The planned acquisition of a Tokyo Stock Exchange-listed company by a Hong Kong-based cryptocurrency firm is reportedly raising concerns within the bourse.
The Tokyo Stock Exchange (TSE) is receptive, even welcoming, to foreign firms entering the Japanese market – unless they’re a cryptocurrency firm.
According to the Nikkei on Sunday, the exchange operator is evidently sweating over the prospective takeover of Beat Holdings, a company listed on its bourse by Noah Ark Technologies, a Hong Kong company reportedly looking at launching cryptocurrency exchanges in Japan and other jurisdictions alongside plans for an ICO launch.

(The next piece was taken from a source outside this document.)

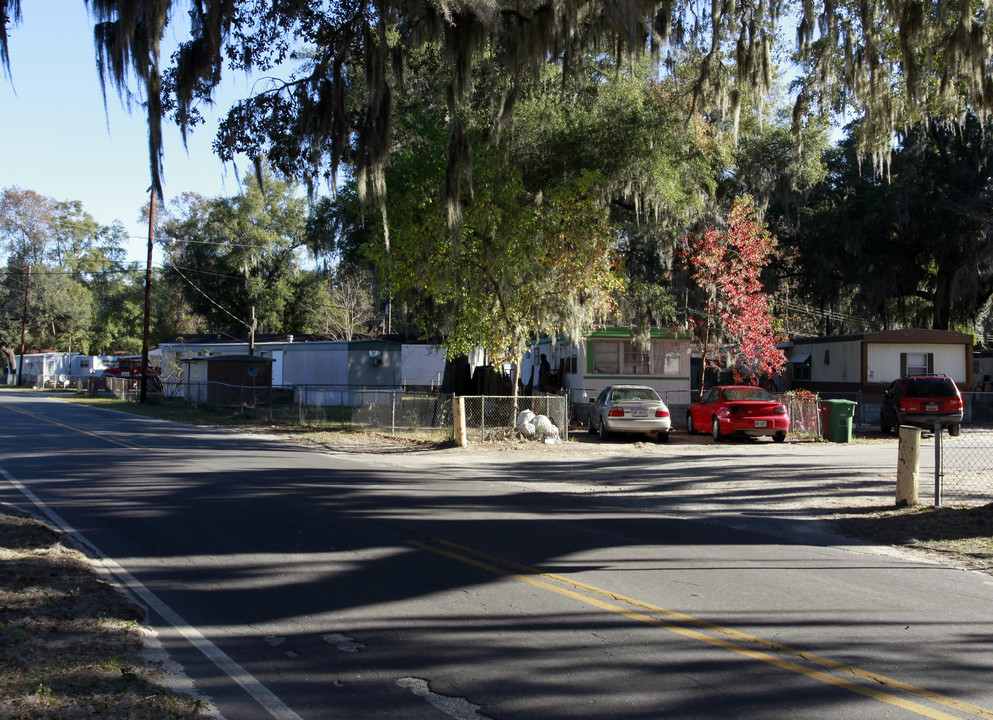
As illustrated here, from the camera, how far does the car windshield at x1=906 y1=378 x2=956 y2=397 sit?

As a shareholder of the TSE-listed company, Noah Ark had previously proposed Beat Holdings to change its name to include the latter’s token cryptocurrency ‘Noah Coin’ in June, according to the report.
Further, Noah Ark also proposed that the company issue new shares and open up its acquisition rights to enable the latter gain 50% voting rights in Beat, a company registered in the Cayman Islands with a focus on acquiring intellectual properties (IPs) and healthcare. Beat currently sees a market cap of 7.3 billion yen ($66 million) while trading on the TSE’s second section for mid-sized companies.
The Hong Kong company is eyeing the acquisition to launch crypto exchanges in ‘Japan, the U.S., China and some European markets, as well as secure about $1 billion’ through an ICO that will see the company release its ‘Noah Coin’, an excerpt from the report added.
The TSE, while having no means of stopping the purchase, is reportedly feeling distressed at these proceedings. A TSE official told the Nikkei that the bourse felt “troubled, to be honest” by the goings-on as it continues to largely stay away from the cryptocurrency sector which it perceives lacks investor protections. The report adds that Noah hasn’t been approved as a crypto exchange operator in Japan by authorities, even though its unclear if the company has formally applied yet.
Beat and its own shareholders are also resisting Noah Ark’s planned takeover as Beat CEO Lian Yin Hanh claimed the latter is only seeking to buy its way into the TSE to benefit from the credibility of a listing in the TSE, Asia’s largest stock exchange operator. Lian told the Nikkei that Noah is likely to launch an ICO in Singapore or Hong Kong, markets wherein Beat has already established a presence.
Noah is currently Beat’s biggest shareholder with a 15% stake and the latter’s management rights are to be decided at a shareholders’ meeting in September.